Что-то тёмное, безоговорочное близилось. Я это чувствовал. Стихи мои, казалось, предупреждали меня. Но какая молодость внемлет предупреждениям судьбы? 16 января 1969 года мы с Леной поженились. 15 апреля 1969 года в 8 утра твёрдый, продолжительный звонок в дверь нашей квартиры в Дачном разрушил не только сон её обитателей – он разрушил нашу жизнь на долгие 6 лет.
Вошедшие люди – они были тёмные и глухоголосые – заполнили комнату. «Нам нужен Анатолий Бергер». Я был нездоров тогда, накануне в поликлинике продлил бюллетень, на ночь мне делали горчичники. Я привстал на кровати. В ордере на обыск меня подозревали в сношениях с неким Мальчевским, о котором я слышал впервые. Начался обыск. Обыскивали вещи, простукивали стены. Открыли пианино и совались в переплетение его музыкальных рёбер и жил. Отца не было дома, мама, посеревшая лицом, молчала. Я поймал её взгляд – огромный и стонущий. Жена села рядом со мной на кровати, обняла за плечи. Меня снедала тревога. Я спорил с темнеющими по комнате людьми, говорил о недоразумении, о том, что детективное и дефективное недаром подобны на слух. Телефон отключили, перед тем, как пустить меня в туалет, обыскали. Мне предложили ехать на Литейный для выяснения. Не веря ещё во всю силу несчастья, я согласился. Я даже не взял из дома денег, даже не попрощался по-настоящему с мамой и женой. Я только помахал им рукой. «Победа» повезла меня прочь от дома. Обыск продолжался.

(Сохранённые строки из коллекции)
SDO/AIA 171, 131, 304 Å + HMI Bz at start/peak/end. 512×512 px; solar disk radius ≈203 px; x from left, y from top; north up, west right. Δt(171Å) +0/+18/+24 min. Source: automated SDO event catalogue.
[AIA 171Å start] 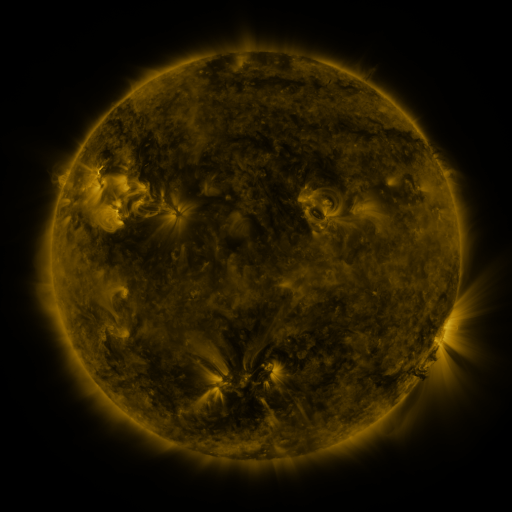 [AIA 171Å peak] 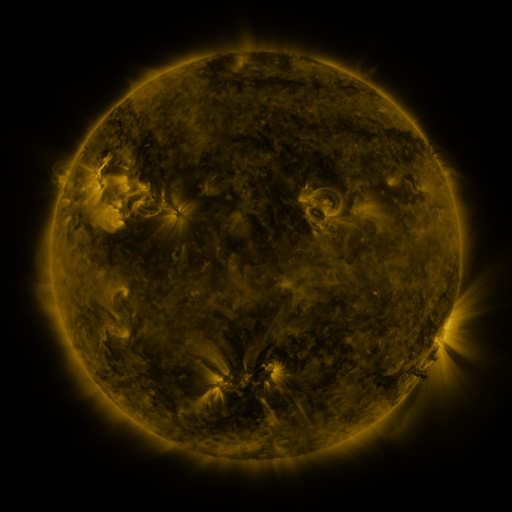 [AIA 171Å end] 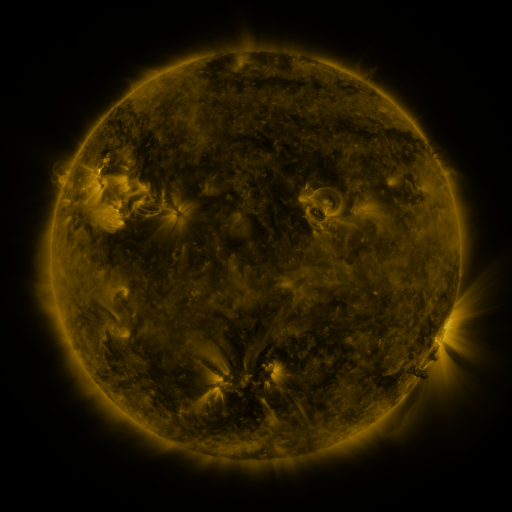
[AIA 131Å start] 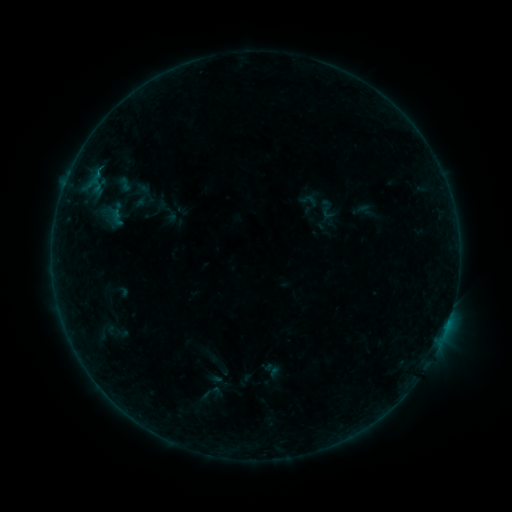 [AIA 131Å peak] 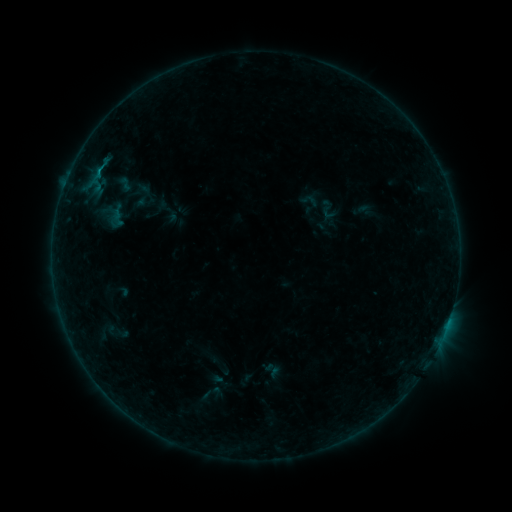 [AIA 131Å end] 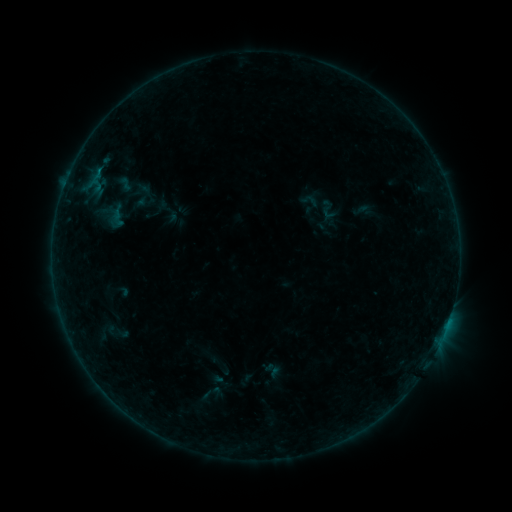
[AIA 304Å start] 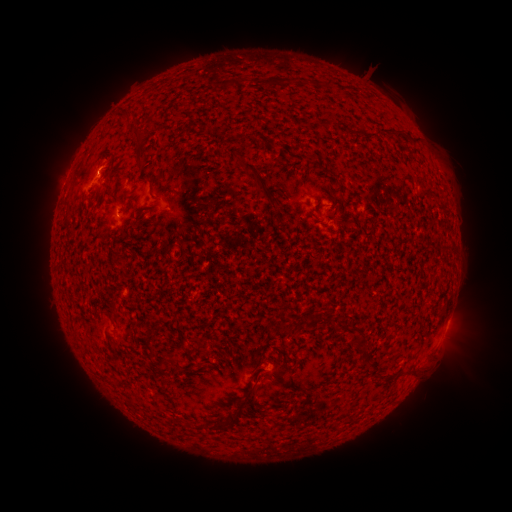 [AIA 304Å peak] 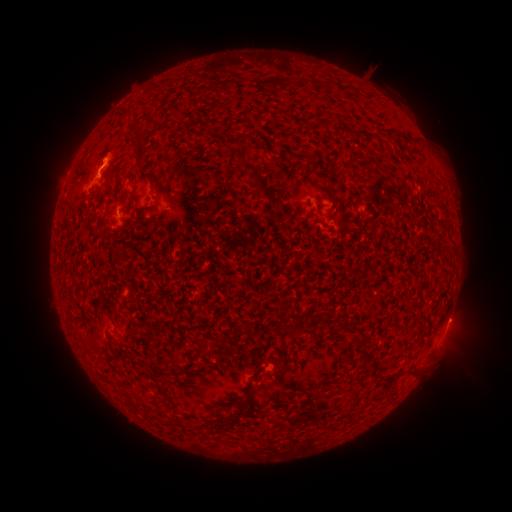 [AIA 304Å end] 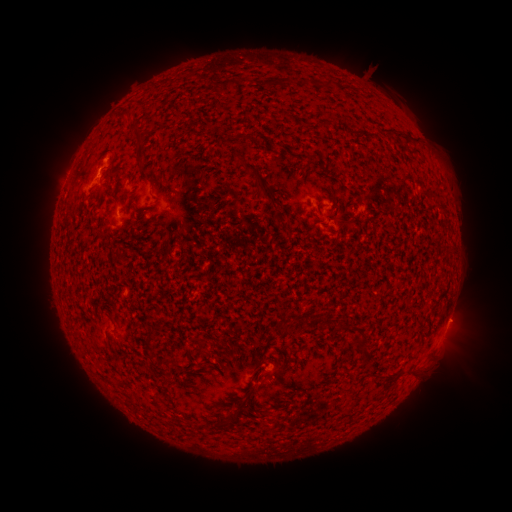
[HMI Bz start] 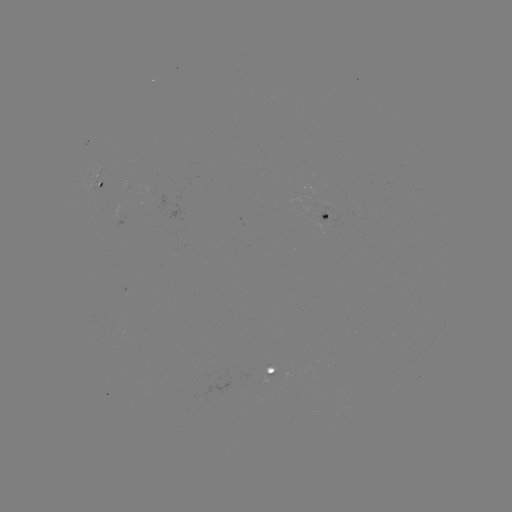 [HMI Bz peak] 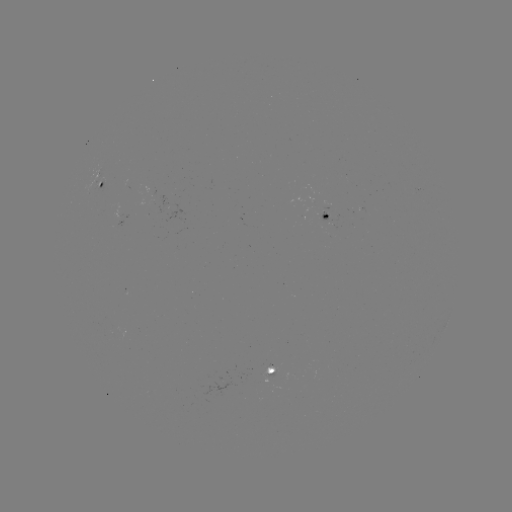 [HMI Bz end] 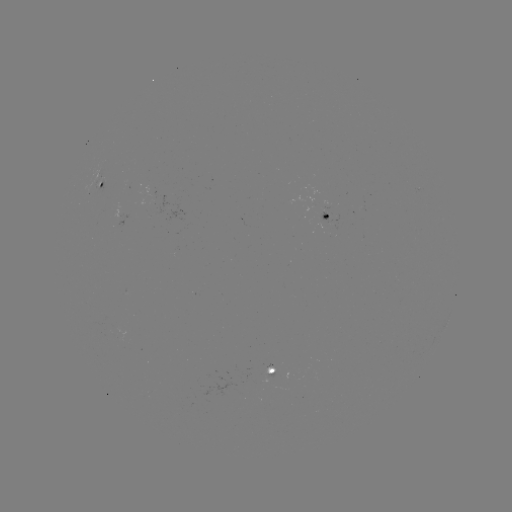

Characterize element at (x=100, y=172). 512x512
B2.3 flare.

*ЗАДАНИЕ*.
Ответьте на вопросы по отрывку, приведённому выше.
(а) Какого числа рассказчик и Лена поженились?
(б) В сношениях с кем подозревали рассказчика в ордере на обыск?
(в) Куда рассказчику предложили ехать для выяснения?

*ОТВЕТ*.
(а) Рассказчик и Лена поженились 16 января 1969 года.
(б) В ордере на обыск рассказчика подозревали в сношениях с неким Мальчевским.
(в) Рассказчику предложили ехать на Литейный.